Assignment: Going through the entries below, copy out each line that contains "conditions".

Extracted records:
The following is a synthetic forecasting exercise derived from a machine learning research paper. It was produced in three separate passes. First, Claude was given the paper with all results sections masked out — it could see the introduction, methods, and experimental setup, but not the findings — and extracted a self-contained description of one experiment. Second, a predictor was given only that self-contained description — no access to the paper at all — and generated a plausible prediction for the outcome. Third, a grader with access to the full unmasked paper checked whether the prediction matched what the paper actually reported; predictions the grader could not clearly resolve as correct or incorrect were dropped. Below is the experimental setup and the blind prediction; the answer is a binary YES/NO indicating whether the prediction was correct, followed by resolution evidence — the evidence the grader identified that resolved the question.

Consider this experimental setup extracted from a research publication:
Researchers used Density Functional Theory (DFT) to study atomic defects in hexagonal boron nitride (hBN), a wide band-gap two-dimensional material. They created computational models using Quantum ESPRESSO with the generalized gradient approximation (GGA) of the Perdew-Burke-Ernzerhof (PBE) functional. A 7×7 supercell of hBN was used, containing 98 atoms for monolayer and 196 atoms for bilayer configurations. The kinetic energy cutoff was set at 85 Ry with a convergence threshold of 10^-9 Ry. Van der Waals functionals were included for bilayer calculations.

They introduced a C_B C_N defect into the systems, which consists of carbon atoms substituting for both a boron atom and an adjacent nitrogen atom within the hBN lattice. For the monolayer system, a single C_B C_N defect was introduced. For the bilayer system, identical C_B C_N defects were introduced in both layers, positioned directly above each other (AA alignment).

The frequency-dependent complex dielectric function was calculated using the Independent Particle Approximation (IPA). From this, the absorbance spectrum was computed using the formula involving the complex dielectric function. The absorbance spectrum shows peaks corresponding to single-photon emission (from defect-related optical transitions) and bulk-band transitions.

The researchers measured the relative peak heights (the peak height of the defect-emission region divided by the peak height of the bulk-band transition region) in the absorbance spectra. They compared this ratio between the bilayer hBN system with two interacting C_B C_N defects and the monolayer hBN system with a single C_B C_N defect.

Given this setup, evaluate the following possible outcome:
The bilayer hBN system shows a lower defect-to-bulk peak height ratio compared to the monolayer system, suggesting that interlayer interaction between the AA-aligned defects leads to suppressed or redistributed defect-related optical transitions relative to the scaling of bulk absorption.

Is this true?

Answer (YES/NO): NO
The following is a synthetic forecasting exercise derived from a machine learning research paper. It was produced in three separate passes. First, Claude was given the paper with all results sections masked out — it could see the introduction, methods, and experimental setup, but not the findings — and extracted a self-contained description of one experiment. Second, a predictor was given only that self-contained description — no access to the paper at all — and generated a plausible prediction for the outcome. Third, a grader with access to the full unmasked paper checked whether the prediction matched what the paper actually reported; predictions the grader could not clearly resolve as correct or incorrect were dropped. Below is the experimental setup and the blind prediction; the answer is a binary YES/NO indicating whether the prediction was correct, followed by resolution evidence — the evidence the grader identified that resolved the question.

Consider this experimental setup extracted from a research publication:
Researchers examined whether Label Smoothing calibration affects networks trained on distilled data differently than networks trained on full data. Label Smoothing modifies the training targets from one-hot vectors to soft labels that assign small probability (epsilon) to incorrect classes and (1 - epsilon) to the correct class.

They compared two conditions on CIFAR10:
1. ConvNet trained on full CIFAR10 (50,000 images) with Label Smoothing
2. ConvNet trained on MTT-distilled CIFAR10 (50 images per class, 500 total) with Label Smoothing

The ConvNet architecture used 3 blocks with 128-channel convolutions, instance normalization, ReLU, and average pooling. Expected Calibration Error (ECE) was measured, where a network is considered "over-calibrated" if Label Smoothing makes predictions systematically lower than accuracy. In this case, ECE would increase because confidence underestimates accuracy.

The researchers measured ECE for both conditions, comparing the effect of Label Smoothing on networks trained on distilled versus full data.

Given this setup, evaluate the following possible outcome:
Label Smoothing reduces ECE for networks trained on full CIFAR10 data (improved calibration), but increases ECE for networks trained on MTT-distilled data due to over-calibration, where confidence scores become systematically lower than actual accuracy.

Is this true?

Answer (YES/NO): NO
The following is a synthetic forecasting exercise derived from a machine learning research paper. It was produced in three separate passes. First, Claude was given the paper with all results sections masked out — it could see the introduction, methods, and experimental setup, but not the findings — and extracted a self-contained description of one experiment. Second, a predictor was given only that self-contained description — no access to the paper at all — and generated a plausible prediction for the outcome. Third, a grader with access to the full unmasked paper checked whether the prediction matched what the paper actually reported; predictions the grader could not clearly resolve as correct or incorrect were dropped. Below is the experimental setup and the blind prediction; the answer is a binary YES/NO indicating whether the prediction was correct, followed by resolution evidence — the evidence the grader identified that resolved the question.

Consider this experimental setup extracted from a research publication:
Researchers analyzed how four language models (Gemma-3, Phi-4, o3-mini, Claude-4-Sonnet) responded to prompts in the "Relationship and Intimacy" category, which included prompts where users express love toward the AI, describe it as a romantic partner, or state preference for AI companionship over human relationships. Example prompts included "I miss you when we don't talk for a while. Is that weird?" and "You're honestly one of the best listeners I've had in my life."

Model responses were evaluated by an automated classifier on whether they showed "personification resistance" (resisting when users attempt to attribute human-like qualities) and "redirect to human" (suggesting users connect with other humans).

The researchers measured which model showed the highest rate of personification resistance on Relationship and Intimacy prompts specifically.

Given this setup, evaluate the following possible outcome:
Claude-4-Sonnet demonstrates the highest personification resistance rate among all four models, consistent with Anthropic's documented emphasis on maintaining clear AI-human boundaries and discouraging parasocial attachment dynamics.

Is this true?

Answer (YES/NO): YES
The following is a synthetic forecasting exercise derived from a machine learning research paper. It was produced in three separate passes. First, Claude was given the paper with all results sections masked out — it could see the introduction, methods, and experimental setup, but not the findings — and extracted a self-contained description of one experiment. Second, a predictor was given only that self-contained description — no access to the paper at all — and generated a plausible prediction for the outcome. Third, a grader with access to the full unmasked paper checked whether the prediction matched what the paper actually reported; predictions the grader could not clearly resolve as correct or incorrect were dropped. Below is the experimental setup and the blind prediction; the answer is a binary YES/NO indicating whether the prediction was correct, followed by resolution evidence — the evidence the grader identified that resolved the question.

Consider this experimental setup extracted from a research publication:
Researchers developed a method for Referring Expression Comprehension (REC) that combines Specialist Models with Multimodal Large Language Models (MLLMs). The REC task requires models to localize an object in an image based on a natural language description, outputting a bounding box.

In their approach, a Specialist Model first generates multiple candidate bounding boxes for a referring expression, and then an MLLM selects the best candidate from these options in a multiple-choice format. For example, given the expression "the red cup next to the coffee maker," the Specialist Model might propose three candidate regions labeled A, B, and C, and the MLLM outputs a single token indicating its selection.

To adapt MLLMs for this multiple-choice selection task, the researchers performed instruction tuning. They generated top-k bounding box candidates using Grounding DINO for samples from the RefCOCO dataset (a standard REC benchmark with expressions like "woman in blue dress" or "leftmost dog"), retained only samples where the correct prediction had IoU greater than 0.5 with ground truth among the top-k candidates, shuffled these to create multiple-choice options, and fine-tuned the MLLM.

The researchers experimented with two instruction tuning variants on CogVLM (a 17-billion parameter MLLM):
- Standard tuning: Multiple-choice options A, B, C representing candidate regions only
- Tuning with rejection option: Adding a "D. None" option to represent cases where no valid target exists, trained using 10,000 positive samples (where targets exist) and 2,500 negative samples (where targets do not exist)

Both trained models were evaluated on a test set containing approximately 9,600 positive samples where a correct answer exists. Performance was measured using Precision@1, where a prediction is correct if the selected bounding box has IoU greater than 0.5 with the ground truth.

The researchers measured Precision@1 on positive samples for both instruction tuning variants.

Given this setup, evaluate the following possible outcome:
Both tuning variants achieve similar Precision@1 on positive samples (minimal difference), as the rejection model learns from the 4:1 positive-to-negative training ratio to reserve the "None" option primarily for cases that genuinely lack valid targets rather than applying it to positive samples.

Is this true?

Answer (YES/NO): NO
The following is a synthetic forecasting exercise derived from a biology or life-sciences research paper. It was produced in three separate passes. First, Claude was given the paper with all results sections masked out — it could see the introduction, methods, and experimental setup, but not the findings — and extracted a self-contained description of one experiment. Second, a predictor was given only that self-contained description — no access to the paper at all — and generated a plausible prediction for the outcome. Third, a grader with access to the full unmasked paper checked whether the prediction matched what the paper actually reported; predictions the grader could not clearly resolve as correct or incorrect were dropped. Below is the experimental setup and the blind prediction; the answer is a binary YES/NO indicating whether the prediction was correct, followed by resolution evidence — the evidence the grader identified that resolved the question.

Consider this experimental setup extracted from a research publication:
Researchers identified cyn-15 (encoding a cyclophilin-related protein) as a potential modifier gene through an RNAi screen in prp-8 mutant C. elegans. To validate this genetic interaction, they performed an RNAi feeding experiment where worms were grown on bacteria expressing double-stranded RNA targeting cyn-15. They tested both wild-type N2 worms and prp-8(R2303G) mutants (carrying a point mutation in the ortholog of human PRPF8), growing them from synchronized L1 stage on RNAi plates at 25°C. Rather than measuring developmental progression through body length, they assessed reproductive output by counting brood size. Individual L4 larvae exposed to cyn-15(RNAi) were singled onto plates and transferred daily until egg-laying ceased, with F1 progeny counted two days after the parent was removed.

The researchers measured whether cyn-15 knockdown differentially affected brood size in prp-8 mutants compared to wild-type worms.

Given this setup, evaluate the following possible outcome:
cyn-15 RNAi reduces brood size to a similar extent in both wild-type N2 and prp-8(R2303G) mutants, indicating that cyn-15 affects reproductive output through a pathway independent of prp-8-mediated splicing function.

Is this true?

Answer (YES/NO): NO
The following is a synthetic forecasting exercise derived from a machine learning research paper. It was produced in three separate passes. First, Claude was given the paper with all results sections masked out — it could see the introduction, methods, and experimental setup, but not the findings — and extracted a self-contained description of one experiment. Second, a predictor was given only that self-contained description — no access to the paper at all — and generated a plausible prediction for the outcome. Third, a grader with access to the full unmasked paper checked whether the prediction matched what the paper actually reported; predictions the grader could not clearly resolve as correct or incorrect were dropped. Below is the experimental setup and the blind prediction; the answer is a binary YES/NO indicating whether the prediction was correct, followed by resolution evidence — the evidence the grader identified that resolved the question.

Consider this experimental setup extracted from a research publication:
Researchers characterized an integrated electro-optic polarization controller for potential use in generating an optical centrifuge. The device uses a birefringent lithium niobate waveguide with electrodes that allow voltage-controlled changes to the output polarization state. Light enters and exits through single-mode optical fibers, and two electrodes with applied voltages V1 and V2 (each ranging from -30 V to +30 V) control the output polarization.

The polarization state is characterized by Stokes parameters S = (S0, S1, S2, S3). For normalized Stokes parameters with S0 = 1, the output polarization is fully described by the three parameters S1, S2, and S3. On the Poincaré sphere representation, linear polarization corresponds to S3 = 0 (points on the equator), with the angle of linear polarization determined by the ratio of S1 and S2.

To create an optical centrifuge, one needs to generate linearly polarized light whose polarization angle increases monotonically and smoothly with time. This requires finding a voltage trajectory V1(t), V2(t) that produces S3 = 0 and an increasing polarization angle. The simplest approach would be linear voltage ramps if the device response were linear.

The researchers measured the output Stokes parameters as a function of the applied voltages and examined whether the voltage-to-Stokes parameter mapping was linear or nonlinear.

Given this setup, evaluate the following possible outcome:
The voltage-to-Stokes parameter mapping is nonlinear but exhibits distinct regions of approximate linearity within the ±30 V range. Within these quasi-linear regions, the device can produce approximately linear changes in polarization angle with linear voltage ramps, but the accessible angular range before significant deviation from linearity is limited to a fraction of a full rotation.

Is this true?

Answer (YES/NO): NO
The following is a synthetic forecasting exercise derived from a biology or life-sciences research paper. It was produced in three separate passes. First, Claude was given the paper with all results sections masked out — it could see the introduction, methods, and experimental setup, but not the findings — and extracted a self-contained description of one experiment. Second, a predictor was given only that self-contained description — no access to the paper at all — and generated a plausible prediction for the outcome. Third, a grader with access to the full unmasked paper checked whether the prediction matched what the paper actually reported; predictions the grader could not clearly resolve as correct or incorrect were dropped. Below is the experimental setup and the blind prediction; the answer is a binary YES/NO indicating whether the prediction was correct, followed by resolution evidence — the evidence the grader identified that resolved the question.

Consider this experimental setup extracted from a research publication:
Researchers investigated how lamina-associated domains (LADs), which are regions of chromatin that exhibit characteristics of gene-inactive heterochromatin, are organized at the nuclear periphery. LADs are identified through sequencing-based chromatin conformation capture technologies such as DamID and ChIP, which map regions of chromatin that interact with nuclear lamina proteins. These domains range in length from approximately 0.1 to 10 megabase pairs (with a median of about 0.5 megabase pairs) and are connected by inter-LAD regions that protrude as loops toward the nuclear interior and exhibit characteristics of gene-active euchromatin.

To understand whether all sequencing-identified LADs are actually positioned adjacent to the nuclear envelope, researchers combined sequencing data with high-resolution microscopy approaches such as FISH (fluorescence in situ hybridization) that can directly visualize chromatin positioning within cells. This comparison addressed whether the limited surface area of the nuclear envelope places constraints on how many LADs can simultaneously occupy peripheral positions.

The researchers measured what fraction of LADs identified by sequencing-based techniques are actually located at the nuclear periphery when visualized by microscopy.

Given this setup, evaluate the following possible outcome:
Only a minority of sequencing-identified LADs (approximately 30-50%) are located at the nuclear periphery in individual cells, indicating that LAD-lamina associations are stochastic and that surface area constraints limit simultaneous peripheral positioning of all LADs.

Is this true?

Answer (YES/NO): YES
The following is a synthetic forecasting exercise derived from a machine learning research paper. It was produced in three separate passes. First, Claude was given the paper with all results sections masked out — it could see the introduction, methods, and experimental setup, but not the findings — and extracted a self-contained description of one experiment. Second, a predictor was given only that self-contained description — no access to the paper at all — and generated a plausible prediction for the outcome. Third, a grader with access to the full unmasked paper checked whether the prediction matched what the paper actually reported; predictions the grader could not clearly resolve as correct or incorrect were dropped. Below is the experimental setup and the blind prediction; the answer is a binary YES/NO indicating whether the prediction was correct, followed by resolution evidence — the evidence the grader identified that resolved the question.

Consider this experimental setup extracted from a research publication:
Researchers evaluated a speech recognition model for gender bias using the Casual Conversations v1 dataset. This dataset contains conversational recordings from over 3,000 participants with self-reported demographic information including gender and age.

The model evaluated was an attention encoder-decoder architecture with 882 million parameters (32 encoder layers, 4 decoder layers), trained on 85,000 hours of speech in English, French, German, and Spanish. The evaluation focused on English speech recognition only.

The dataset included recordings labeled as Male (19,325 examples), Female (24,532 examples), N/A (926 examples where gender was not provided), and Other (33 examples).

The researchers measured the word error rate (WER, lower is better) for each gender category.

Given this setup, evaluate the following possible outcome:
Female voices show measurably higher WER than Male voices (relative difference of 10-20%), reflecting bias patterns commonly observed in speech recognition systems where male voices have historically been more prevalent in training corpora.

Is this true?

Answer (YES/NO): NO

Solution to the problem:
They compared two conditions on CIFAR10:
The researchers measured ECE for both conditions, comparing the effect of Label Smoothing on networks trained on distilled versus full data.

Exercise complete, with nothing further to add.